Developing a successful game in today’s market is a challenging endeavor. Thousands of titles are published yearly, all competing for players’ time and attention. Game analytics has emerged in the past few years as one of the main resources for ensuring game quality, maximizing success, understanding player behavior and enhancing the quality of the player experience. It has led to a paradigm shift in the development and design strategies of digital games, bringing data-driven intelligence practices into the fray for informing decision making at operational, tactical and strategic levels. Game Analytics - Maximizing the Value of Player Data is the first book on the topic of game analytics; the process of discovering and communicating patterns in data towards evaluating and driving action, improving performance and solving problems in game development and game research.
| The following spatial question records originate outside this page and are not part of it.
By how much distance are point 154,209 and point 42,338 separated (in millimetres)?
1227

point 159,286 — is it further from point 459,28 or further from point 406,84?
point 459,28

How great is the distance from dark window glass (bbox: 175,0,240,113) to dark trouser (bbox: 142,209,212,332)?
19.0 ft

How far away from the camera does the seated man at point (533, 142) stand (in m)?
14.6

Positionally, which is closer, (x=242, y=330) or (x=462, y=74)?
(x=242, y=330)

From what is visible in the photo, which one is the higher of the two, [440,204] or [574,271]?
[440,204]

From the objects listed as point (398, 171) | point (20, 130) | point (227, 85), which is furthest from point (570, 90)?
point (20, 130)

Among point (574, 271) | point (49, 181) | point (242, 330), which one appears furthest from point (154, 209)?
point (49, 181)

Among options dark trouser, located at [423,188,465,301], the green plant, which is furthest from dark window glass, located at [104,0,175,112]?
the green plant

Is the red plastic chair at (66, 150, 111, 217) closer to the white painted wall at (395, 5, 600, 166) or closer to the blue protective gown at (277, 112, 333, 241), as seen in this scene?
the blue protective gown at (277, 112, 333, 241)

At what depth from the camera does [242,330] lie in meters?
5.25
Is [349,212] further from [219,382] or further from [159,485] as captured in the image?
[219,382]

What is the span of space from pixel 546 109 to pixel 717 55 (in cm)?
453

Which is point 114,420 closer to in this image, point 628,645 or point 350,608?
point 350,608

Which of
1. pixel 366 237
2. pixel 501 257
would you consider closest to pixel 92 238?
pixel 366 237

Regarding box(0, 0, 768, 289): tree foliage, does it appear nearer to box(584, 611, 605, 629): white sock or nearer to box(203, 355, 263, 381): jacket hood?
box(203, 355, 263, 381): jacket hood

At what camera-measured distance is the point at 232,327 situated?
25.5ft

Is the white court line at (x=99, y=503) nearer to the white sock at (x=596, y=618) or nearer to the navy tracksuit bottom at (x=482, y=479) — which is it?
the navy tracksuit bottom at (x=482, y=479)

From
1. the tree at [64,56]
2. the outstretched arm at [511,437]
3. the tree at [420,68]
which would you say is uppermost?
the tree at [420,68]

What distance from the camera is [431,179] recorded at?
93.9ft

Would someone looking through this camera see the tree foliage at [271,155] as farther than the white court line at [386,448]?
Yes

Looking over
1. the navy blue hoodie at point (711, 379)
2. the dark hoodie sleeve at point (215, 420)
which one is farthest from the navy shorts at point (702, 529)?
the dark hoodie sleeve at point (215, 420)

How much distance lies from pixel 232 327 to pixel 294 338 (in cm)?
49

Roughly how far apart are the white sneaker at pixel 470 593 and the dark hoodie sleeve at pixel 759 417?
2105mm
Written by over 50 international experts from industry and research, it covers a comprehensive range of topics across more than 30 chapters, providing an in-depth discussion of game analytics and its practical applications. Topics covered include monetization strategies, design of telemetry systems, analytics for iterative production, game data mining and big data in game development, spatial analytics, visualization and reporting of analysis, player behavior analysis, quantitative user testing and game user research. This state-of-the-art volume is an essential source of reference for game developers and researchers. Key takeaways include: Thorough introduction to game analytics; covering analytics applied to data on players, processes and performance throughout the game lifecycle. In-depth coverage and advice on setting up analytics systems and developing good practices for integrating analytics in game-development and -management. Contributions by leading researchers and experienced professionals from the industry, including Ubisoft, Sony, EA, Bioware, Square Enix, THQ, Volition, and PlayableGames. Interviews with experienced industry professionals on how they use analytics to create hit games.